They jumped 0.9% in October… and unlike recent increases, this one can't be chalked up to low interest rates and rising money supply. There's real economic activity out there this time.

Unfortunately, most of that activity shows up in new housing permits — up nearly 11% from the month before. As if there's not already a glut of housing out there.

The dollar index is winding down the week clinging to the 78 level, while the euro sits at $1.352.

For the moment anyway, euro matters have stabilized after Italy's new prime minister Mario Monti won a confidence vote today in the lower house of Parliament.

For the first time, a Goldman Sachs alum has secured his place atop a European government.

There are others in high positions, too — as helpfully pointed out in this infographic from the London Independent. (Click to enlarge.)

"The European debt debacle continues to unravel," says our own Michael Pento, keeping an eye on the long term, "yet many investors fail to recognize the profound ramifications of taking the largest economy on the planet offline."

"Can there really be any safe haven country when global GDP is on the precipice of a sharp decline? The truth is that Europe, and quite possibly Japan and the U.S., face a recession in 2012 due to a full-blown bond market crisis."

Mr. Pento considers Greece and Italy harbingers of what's to come: "Neither country is growing, and their debt to GDP ratios have soared well above 100% and their bond markets are now in full revolt. The sad fact is that their debt levels have become so intractable that both bond markets have now been placed on the life support of the European Central Bank."

"However, regardless of central bank intervention, interest rates rise to a level in which most of the country's tax revenue must be used to service the interest payments on the debt. It is at this point where investors fears become a mathematical reality and the country finds paying down the principal of the debt an impossibility."
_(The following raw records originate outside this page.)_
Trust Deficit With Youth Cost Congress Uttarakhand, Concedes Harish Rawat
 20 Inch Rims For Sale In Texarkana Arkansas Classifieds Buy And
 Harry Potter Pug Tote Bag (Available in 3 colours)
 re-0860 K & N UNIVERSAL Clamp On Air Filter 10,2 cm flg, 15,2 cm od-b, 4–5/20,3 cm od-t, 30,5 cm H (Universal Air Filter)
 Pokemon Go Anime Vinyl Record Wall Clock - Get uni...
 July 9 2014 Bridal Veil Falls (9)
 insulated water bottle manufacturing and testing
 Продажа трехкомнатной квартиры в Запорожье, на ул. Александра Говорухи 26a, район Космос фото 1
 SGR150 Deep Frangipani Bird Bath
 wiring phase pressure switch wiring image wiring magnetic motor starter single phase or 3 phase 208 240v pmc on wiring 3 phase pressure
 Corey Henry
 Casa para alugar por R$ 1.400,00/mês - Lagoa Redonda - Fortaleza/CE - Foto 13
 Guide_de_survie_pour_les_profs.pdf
At that point, there are only two options: Default or inflate. Mr. Pento believes both Europe and the United States will opt to inflate. "That is why gold is a buy," he says, "especially when you are fortunate enough to get a pullback."

A pullback came after we went to press yesterday. And at last check, gold hasn't staged a recovery — the spot price is $1,725, near its lows for the month.

Silver has huffed and puffed its way back above $32.

Demand for the Midas metal is outstripping supply, according to the World Gold Council.

Gold demand grew to 1,053.9 metric tons during the third quarter — a 6% increase from a year ago. Falling jewelry demand was overcome by demand for ETFs, bars and coins.

Supply, meanwhile, couldn't keep up — totaling 1,034.4 metric tons. And that's despite a 5% increase in mine output.

The WGC report attributes the growth in demand to — what else? — a flight to safety from the eurozone crisis.

"A Chapter 11 bankruptcy filing is possible soon," Dan Amoss warns of American Airlines parent AMR Corp. Six weeks ago, trading in AMR was halted as rumors swirled and shares touched $2. Today, they're $1.80.

"In theory," says Dan, "AMR has enough cash to sustain losses and roll over its maturing debts for a few more quarters." But in reality it has few assets it can put up as collateral in a "debtor in possession" loan.

"Much of AMR's revenue-generating equipment," Dan explains, "is already pledged as collateral for existing loans. So in order to maximize the chances of a successful Chapter 11 restructuring — and avoid a tragic Chapter 7 liquidation — management would want to enter bankruptcy with as much cash as possible."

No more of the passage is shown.